WASHINGTON: For the first time in a generation, most major US business sectors are donating more campaign money to Democrats than to Republicans, according to a political fund-raising watchdog group.

Six of 10 business sectors tracked by the Centre for Responsive Politics had given more money to Democrats as of late April in all federal races, marking a shift over the past year with profound implications for Republicans.

For as long as the non-partisan centre has tracked donations by sector, beginning in the late 1980s, Republicans have enjoyed an edge in giving among a majority of sectors. Today, only four of 10 sectors still lean Republican, a party that has long traded off a reputation as being “pro-business”.

“It reflects both the dismay in the business community with the Bush record and the state of the economy, and the fact that Democrats control both houses of Congress,” said Norman Ornstein, a resident scholar at the American Enterprise Institute, a conservative think-tank.

Energy, construction, transportation and agribusiness continue to send more money to Republican candidates, based on the centre’s most recent analysis of Federal Election Commission records for the 2008 election cycle.

Democratic-leaning sectors include lawyers, health care, defence, communications and electronics, and the massive finance, insurance and real estate sector, as shown by data on the centre’s website at www.opensecrets.org. A sixth “miscellaneous” sector also leans Democratic and includes retailers, food and beverage, chemicals and a wide variety of other business services and manufacturing concerns.

“There are two factors at work here,” said Douglas Weber, a senior researcher at the centre.

“First is that the Democrats have taken control of Congress. Second is that Democrats have dramatically out-raised Republicans in presidential fund-raising, and presidential fund-raising is at a higher level than we’ve ever seen.”

In the 2008 election cycle, $1.3 billion has been raised in federal races by both parties, with the presidential race accounting for two-thirds of that, the center said.

“Both Clinton and Obama have each raised over $200 million,” Weber noted.

The centre analyses giving by sector based on donations made by the employees of companies, those employees’ families, and companies’ political action committees (PACs).

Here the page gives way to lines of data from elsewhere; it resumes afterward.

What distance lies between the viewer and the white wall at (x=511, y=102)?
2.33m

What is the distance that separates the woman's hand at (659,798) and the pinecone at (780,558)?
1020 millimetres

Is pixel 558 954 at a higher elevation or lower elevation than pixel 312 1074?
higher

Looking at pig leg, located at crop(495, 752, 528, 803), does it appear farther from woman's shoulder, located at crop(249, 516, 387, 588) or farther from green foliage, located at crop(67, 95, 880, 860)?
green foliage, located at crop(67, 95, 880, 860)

No company has been the source of more political donations in this election cycle than Goldman Sachs Group Inc, the powerhouse Wall Street investment bank, with donations of more than $3.6 million 73 per cent of it going to Democrats.

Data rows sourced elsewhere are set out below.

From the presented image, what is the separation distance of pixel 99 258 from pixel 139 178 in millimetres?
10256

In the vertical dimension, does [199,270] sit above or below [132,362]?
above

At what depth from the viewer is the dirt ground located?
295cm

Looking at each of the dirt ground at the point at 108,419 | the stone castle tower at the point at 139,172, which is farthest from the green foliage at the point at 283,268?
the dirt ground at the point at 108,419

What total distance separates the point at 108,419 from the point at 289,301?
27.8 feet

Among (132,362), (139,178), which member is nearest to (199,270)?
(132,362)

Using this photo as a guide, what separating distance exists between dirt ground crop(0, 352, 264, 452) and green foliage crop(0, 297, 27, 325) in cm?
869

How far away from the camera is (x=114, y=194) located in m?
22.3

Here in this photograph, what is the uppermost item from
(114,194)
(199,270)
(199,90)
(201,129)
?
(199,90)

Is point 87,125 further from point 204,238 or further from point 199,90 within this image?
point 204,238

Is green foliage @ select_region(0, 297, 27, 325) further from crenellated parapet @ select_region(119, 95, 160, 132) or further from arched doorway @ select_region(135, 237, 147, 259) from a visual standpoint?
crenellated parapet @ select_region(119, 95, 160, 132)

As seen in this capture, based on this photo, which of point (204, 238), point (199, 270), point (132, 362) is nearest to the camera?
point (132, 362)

With the markets struggling through a deep housing slump, other Wall Street firms are on the centre’s list of the 100 largest contributors, including Citigroup Inc, JPMorgan Chase & Co, Morgan Stanley, UBS AG and Lehman Brothers Holdings Inc all of them giving more to Democrats.

“The terrain is heavily tilted against Republicans at all levels for 2008,” Ornstein said.

“This does not mean that business leaders are suddenly becoming Democrats my guess is that if there were a 50/50 chance, even a 40/60 chance, of Republicans recapturing the House or Senate, the donation patterns would be different.”

Howard Reiter, head of the political science department at the University of Connecticut, added that both Obama and Hillary until this week are “not hostile to business interest in general”.